Influenza A Viruses in Ruddy Turnstones (Arenaria interpres); Connecting Wintering and Migratory Sites with an Ecological Hotspot at Delaware Bay

Each May for over three decades, avian influenza A viruses (IAVs) have been isolated from shorebirds and gulls (order Charadriiformes) at Delaware Bay (DE Bay), USA, which is a critical stopover site for shorebirds on their spring migration to arctic breeding grounds. At DE Bay, most isolates have been recovered from ruddy turnstones (Arenaria interpres), but it is unknown if this species is involved in either the maintenance or movement of these viruses outside of this site.

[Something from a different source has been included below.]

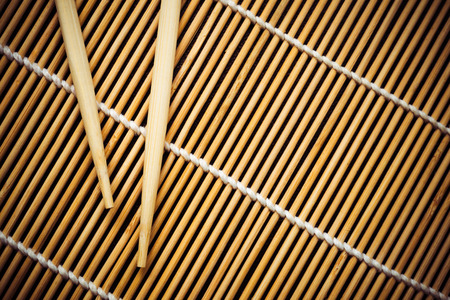 Bamboo mat and chopsticks for sushi. View from above. Rectangular horizontal photo. Фото со стока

We collected and tested fecal samples from 2823 ruddy turnstones in Florida and Georgia in the southeastern United States during four winter/spring sample periods—2010, 2011, 2012, and 2013—and during the winters of 2014/2015 and 2015/2016. Twenty-five low pathogenicity IAVs were recovered representing five subtypes (H3N4, H3N8, H5N9, H6N1, and H12N2). Many of these subtypes matched those recovered at DE Bay during the previous year or that year’s migratory cycle, suggesting that IAVs present on these southern wintering areas represent a source of virus introduction to DE Bay via migrating ruddy turnstones. Analyses of all IAV gene segments of H5N9 and H6N1 viruses recovered from ruddy turnstones at DE Bay during May 2012 and from the southeast during the spring of 2012 revealed a high level of genetic relatedness at the nucleotide level, suggesting that migrating ruddy turnstones move IAVs from wintering grounds to the DE Bay ecosystem.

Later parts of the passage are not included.